Nueva imagen de RTVE


Me declaro fan de estas nuevas marcas. No creí que fuera a salir bien el cambio de imagen de la Corporación RTVE, pero me como mis palabras. Una imagen muy fresca, con mucha luz, dinámica y joven. Una tele y una radio de las que sentirse orgullosos.

Me muero de ganas por ver cómo lo implantarán en los canales… la que hay ahora, tan cuadradota, tan seria, tan oscura, tan sesenteras (TVE) u ochenteras (RNE)…

Este vídeo no tiene desperdicio. Te lo muestra de forma divertida. Y una comparativa de las marcas anteriores y las nuevas:


Más información en el blog de SUMMA, la empresa que lo ha desarrollado.

Cabezotas

Rafael Reig en Público. De esas veces que te quitan las cosas de la punta de la lengua.

Mi primer examen

-Te pongas como te pongas, Fer, poner un vídeo no es actualizar el blog.
-Vale, tienes razón. Pero es que he andado muy liado y…
-Liado, liado… para lo que te interesa sí que sacas tiempo. Venga, a escribir.
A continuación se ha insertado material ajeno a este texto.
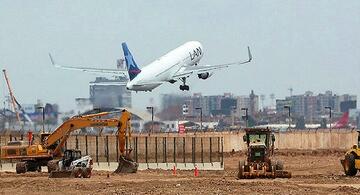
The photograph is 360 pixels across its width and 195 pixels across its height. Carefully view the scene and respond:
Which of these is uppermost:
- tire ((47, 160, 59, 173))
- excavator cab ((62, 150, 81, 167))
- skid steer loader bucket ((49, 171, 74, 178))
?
excavator cab ((62, 150, 81, 167))

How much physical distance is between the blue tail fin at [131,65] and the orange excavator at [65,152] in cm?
5129

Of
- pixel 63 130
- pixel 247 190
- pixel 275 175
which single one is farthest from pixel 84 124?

Mi primer examen. Del cuatrimestre, quiero decir. A pesar de que iba acojonado asustado porque estaba convencido de que el profesor iba a ser muy cabrón, no ha sido para tanto. Y es que la asignatura tenía todas las papeletas para ser imposible: trataba de cine, los apuntes estaban mal estructurados y era de aprenderse todo de memoria, con sus listas y palabras exactas. Y claro, eso es imposible, al menos para mí. Pero en fin, que lo pasado, pasado está.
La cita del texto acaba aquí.